§ **Required work**
In the listing below, print exactly the lines between the line holding "Sabretooth Cover (SABRE" and the line holding "Golf R 400 sketch_01", inclusive, and no more.

§ **Supplied data**
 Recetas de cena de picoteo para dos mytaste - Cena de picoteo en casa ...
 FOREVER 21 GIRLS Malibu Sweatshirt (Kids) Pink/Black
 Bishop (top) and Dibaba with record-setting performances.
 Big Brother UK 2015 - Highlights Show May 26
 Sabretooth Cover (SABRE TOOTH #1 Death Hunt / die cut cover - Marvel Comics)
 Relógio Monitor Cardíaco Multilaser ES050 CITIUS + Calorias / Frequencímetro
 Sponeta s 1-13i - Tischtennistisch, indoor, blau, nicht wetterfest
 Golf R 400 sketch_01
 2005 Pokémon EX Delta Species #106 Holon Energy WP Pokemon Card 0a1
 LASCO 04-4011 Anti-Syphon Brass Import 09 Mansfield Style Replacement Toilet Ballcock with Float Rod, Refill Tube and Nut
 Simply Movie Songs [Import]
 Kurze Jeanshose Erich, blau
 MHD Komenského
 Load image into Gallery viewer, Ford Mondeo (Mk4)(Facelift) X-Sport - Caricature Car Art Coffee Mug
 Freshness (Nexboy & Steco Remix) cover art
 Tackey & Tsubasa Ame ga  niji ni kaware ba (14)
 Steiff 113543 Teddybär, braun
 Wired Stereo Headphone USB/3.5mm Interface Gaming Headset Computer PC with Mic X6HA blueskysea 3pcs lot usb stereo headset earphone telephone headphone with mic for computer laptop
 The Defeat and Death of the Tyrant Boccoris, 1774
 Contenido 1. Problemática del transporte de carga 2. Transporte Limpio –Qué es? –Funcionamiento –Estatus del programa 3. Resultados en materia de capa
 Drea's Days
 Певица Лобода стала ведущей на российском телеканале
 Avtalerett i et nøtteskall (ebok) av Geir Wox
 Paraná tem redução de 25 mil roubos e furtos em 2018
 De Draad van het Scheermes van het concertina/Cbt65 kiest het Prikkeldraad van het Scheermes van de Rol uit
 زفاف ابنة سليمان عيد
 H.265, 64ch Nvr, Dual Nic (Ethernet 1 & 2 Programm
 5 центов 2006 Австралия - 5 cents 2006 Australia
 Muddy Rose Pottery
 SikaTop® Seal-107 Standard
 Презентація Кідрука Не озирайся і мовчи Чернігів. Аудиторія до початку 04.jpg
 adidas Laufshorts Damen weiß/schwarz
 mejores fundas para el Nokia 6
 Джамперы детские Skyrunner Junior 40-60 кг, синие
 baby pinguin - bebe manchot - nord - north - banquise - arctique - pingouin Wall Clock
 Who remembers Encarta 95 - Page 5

§ **Output of the exercise**
 Sabretooth Cover (SABRE TOOTH #1 Death Hunt / die cut cover - Marvel Comics)
 Relógio Monitor Cardíaco Multilaser ES050 CITIUS + Calorias / Frequencímetro
 Sponeta s 1-13i - Tischtennistisch, indoor, blau, nicht wetterfest
 Golf R 400 sketch_01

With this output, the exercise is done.